I'm curious if Linux guarantees that the signalfd/epoll equivalent of the above code will always work, or if the race window is so short that it will always "appear" to work correctly.

I would assume that at least a single-thread program always sees the signal immediately (even if it was migrated to another CPU between the kill and epoll_wait call). Similarly I'd also assume it to be visible immediately for a signal sent to the current thread using pthread_kill/thr_kill/tkill.
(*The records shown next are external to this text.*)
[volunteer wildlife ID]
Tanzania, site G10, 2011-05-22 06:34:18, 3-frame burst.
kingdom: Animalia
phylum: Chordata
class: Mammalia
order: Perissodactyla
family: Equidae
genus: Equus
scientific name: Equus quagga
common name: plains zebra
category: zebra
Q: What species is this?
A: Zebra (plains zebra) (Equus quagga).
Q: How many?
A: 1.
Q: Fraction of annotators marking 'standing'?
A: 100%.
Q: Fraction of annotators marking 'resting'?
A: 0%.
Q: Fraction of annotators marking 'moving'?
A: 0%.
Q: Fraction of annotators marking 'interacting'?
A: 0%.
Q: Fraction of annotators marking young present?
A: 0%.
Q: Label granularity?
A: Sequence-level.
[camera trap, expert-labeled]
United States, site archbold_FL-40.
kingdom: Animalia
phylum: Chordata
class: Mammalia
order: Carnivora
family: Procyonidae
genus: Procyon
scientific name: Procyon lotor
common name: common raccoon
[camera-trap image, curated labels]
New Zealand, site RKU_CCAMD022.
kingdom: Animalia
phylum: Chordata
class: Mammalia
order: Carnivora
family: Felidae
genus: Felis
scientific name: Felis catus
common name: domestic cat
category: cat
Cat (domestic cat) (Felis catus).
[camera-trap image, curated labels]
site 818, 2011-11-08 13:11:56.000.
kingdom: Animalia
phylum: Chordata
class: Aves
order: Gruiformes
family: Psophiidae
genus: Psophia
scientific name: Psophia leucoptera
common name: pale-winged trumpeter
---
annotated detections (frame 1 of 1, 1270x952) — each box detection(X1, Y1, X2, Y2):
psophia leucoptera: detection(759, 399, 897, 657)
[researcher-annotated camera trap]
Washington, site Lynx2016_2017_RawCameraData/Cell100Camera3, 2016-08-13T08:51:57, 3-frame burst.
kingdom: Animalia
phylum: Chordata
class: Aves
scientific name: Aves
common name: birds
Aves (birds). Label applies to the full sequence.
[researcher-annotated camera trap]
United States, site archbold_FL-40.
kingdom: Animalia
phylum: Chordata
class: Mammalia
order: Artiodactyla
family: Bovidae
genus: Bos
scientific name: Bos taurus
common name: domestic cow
Have you by any chance reported this race in the FreeBSD bug tracker?

jiixyj commented 3 years ago

Have you by any chance reported this race in the FreeBSD bug tracker?

No, I haven't -- but I'm also not sure if this is an actual bug in the kernel or "by design". One might interpret this behavior as violating the "spirit of POSIX", because they say:

If the value of pid causes sig to be generated for the sending process, and if sig is not blocked for the calling thread and if no other thread has sig unblocked or is waiting in a sigwait() function for sig, either sig or at least one pending unblocked signal shall be delivered to the sending thread before kill() returns.

Of course there is no kqueue/epoll in POSIX, but to me it reads that all side effects of the signal should be observable after the kill() returned.

jiixyj commented 3 years ago

I merged your test case, but I changed it so that it won't fail outright, but only skip. I guess this falls under the category of edge cases that cannot be 100% faithfully emulated right now.

jiixyj commented 3 years ago

Thanks again!

arichardson commented 3 years ago

Reported as https://bugs.freebsd.org/bugzilla/show_bug.cgi?id=258310 since I'm not sure if this is intended or an implementation bug.

arichardson commented 3 years ago

Fixed in https://github.com/freebsd/freebsd-src/commit/98168a6e6c12dab8f608f6b5f5b0b175d2b87ef0

jiixyj commented 3 years ago

Fantastic! I'll update the text in the atf_tc_skip accordingly. I guess skipping the test is better for now, because I don't know yet how the other BSD's handle this scenario.